I would like to ask if I am right to use a Gaussian family in my GAM analysis. I have some count data of the number of animals captured per 100 traps, which is not normally distributed. Then I did a log transformation and the shape is better, but it's still not normally distributed. I have some zeros in my data. I have continuous values after the transformation, and I get an error if I run the GAM with Poisson family and model selection like so:
raveco1p.gam <-gam(logRAVtrapsb ~ 1 + region + logarea + Type, data=dd, family = "poisson")

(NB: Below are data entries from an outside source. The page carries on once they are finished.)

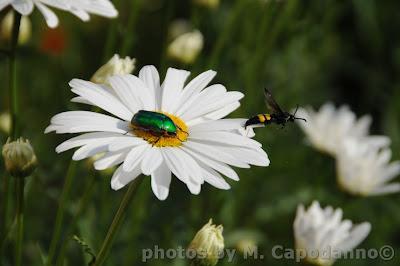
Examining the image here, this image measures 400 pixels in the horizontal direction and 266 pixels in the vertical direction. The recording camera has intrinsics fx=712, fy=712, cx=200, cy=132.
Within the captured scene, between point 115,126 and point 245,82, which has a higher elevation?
point 245,82

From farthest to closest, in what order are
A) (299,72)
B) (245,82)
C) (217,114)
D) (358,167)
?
(299,72), (245,82), (358,167), (217,114)

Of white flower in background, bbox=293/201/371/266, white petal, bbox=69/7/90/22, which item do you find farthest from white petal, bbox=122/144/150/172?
white flower in background, bbox=293/201/371/266

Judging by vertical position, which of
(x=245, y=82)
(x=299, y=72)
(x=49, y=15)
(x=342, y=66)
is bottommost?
(x=49, y=15)

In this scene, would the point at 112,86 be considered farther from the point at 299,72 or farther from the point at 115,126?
the point at 299,72

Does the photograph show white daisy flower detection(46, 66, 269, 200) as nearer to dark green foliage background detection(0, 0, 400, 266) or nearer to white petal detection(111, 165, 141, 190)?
white petal detection(111, 165, 141, 190)

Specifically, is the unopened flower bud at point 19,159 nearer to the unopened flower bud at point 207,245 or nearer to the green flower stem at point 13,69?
the green flower stem at point 13,69

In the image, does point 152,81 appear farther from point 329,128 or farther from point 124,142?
point 329,128

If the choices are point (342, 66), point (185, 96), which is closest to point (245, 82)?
point (185, 96)

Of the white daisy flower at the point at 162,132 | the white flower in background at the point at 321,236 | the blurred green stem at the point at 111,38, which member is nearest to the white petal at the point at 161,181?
the white daisy flower at the point at 162,132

There were 18 warnings (use warnings() to see them)
> summary(raveco1p.gam)
Family: Poisson
Link function: log
Formula:
logRAVtrapsb ~ 1 + region + logarea + Type
Parametric coefficients:
Estimate Std. Error z value Pr(>|z|)
(Intercept) -3.9693 1.7281 -2.297 0.0216 *
region1 1.2937 0.4417 2.929 0.0034 **
logarea 0.4033 0.1688 2.390 0.0169 *
Type1 1.5471 1.1976 1.292 0.1964
---
Signif. codes: 0 ‘***’ 0.001 ‘**’ 0.01 ‘*’ 0.05 ‘.’ 0.1 ‘ ’ 1
R-sq.(adj) = 0.445 Deviance explained = 42.5%
UBRE = -0.11976 Scale est. = 1 n = 44
> options(na.action = "na.fail")
> dredge(raveco1p.gam)
Fixed term is "(Intercept)"
Global model call: gam(formula = logRAVtrapsb ~ 1 + region + logarea + Type, family = "poisson",
data = dd)
---
Model selection table
(Intrc) logar regin Type df logLik AICc
1 -0.5112 0 -Inf Inf
2 -1.3000 0.2169 2 -Inf Inf
3 -1.2400 + 1 -Inf Inf
4 -1.8450 0.1977 + 3 -Inf Inf
5 0.7358 + 1 -Inf Inf
6 -1.7000 0.2547 + 3 -Inf Inf
7 -0.2002 + + 3 -Inf Inf
8 -3.9690 0.4033 + + 4 -Inf Inf
Models ranked by AICc(x)
There were 50 or more warnings (use warnings() to see the first 50)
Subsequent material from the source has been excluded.